Attenuated Toxoplasma gondii enhances the antitumor efficacy of anti-PD1 antibody by altering the tumor microenvironment in a pancreatic cancer mouse model

Affiliations

Attenuated Toxoplasma gondii enhances the antitumor efficacy of anti-PD1 antibody by altering the tumor microenvironment in a pancreatic cancer mouse model

Said Ahmed Bahwal et al. J Cancer Res Clin Oncol. 2022 Oct.

Abstract

Purpose: To investigate whether attenuated Toxoplasma is efficacious against solid tumors of pancreatic cancer and whether attenuated Toxoplasma improves the antitumor activity of αPD-1 antibody on pancreatic cancer.

Methods: The therapeutic effects of attenuated Toxoplasma NRTUA strain monotherapy and combination therapy of NRTUA with anti-PD-1 antibody on PDAC tumor volume and tumor weight of Pan02 tumor-bearing mice were investigated. We characterized the effects of combination therapy of NRTUA with anti-PD-1 antibody on tumor-infiltrating lymphocytes and tumor-specific IFN-γ by using immunohistochemistry, flow cytometry and ELISA. The antitumor mechanisms of combination therapy of NRTUA with anti-PD-1 antibody were investigated via depletion of CD8+ T cells and IL-12.

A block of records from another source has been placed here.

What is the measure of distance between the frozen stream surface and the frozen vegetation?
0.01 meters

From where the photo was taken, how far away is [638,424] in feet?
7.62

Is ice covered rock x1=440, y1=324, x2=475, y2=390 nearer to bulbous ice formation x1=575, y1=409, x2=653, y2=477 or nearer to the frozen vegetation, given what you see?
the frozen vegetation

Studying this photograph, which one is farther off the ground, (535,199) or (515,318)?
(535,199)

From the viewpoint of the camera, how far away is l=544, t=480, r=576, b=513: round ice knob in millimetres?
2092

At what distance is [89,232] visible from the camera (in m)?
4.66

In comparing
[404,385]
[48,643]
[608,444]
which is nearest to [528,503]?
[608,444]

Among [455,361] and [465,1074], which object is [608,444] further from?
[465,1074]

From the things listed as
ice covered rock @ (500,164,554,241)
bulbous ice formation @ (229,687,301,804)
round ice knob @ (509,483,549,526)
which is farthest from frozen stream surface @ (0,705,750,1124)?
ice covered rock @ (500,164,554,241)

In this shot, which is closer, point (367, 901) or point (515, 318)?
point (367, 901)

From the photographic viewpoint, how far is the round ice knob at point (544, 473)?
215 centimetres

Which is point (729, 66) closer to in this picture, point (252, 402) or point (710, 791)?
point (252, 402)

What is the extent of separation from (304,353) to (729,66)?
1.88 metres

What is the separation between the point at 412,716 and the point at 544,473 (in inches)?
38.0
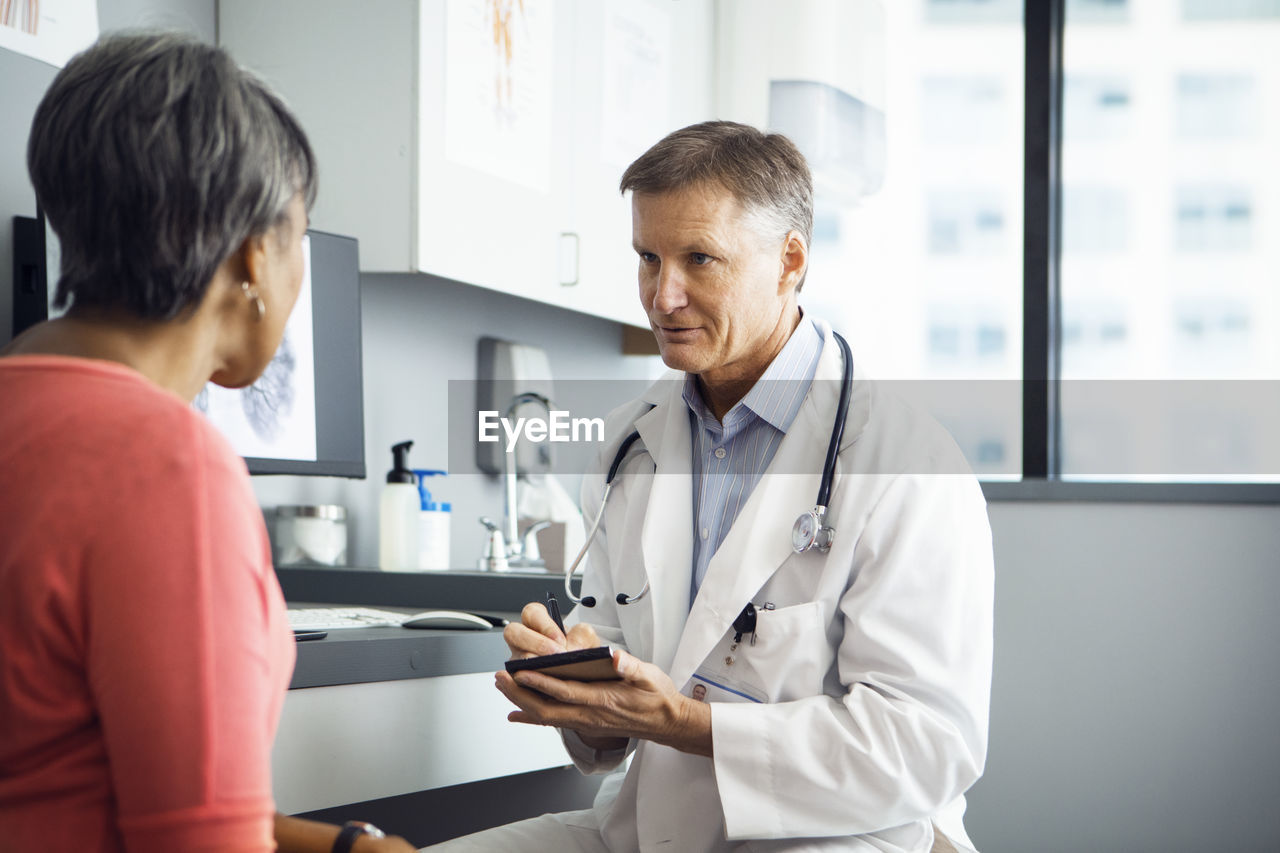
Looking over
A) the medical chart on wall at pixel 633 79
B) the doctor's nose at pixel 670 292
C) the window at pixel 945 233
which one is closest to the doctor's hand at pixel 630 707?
the doctor's nose at pixel 670 292

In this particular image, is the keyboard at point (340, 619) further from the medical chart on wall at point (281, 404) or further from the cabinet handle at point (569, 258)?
the cabinet handle at point (569, 258)

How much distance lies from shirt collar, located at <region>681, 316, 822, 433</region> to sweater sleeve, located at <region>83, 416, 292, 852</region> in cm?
84

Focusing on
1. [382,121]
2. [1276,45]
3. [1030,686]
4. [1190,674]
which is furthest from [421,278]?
[1276,45]

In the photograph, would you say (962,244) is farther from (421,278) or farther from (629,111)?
(421,278)

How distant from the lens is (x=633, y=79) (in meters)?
2.50

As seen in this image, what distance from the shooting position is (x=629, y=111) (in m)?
2.49

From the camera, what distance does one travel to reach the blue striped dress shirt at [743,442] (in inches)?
53.4

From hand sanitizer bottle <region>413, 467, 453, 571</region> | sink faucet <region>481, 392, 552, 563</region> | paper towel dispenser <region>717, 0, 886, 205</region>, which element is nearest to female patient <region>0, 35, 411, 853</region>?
hand sanitizer bottle <region>413, 467, 453, 571</region>

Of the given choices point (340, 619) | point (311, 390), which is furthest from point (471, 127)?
point (340, 619)

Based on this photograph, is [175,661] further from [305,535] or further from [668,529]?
[305,535]

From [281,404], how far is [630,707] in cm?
80

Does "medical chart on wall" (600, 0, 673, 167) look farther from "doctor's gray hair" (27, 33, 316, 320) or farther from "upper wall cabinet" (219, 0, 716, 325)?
"doctor's gray hair" (27, 33, 316, 320)

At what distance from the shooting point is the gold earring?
29.4 inches

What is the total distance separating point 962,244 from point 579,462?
1087 mm
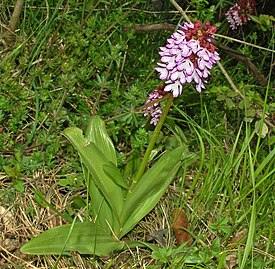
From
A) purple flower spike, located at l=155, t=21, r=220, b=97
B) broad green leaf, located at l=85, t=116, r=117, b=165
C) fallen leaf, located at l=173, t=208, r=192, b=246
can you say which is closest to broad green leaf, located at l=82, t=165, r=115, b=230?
broad green leaf, located at l=85, t=116, r=117, b=165

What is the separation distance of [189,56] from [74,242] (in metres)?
0.67

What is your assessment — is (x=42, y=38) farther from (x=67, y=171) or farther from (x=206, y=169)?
(x=206, y=169)

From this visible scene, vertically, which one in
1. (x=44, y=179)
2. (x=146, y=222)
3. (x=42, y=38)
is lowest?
(x=146, y=222)

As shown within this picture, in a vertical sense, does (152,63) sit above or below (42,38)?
below

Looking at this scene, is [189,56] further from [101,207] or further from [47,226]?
[47,226]

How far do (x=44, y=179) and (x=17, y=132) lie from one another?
22cm

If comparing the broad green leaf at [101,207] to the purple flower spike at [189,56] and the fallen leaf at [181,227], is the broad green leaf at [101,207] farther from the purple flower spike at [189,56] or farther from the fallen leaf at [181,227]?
the purple flower spike at [189,56]

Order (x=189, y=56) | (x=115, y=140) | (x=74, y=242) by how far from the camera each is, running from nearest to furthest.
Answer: (x=189, y=56) → (x=74, y=242) → (x=115, y=140)

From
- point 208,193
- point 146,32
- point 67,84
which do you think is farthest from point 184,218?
point 146,32

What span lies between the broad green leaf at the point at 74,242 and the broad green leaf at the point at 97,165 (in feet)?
0.29

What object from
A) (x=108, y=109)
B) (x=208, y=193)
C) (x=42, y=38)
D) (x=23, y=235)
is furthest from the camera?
(x=42, y=38)

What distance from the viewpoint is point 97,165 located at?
1.92m

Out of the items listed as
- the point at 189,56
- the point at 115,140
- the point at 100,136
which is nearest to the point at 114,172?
the point at 100,136

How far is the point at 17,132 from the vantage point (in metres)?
2.21
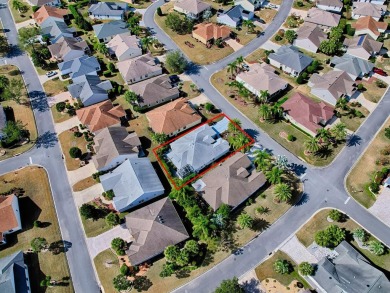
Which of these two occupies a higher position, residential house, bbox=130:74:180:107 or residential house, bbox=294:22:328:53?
residential house, bbox=294:22:328:53

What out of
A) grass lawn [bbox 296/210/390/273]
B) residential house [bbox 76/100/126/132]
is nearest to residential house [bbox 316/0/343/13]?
residential house [bbox 76/100/126/132]

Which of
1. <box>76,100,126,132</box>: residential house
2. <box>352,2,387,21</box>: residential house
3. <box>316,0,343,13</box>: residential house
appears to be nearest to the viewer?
<box>76,100,126,132</box>: residential house

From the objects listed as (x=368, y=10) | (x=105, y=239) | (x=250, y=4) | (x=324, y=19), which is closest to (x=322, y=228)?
(x=105, y=239)

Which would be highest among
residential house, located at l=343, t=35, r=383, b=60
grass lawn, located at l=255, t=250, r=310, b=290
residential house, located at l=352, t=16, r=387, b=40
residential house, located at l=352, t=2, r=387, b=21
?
residential house, located at l=352, t=2, r=387, b=21

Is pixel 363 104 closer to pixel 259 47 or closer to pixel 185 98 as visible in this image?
pixel 259 47

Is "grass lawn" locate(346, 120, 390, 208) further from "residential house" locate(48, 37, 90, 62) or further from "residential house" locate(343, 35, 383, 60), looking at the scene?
"residential house" locate(48, 37, 90, 62)

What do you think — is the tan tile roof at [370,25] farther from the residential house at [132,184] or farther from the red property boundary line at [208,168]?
the residential house at [132,184]

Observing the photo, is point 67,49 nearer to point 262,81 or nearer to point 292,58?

Results: NRTUA strain treatment inhibited tumor growth in a subcutaneous mouse model of PDAC through activating dendritic cells and increasing CD8+ T cell infiltration in the tumor microenvironment. More importantly, combination therapy of NRTUA with anti-PD-1 antibody elicited a significant antitumor immune response and synergistically controlled tumor growth in Pan02 tumor-bearing mice. Specifically, the combination treatment led to elevation of CD8+ T cell infiltration mediated by dendritic cell-secreted IL-12 and to tumor-specific IFN-γ production in the PDAC tumor microenvironment. Also, the combination treatment markedly reduced the immunosuppressive myeloid-derived suppressor cell population in PDAC mice.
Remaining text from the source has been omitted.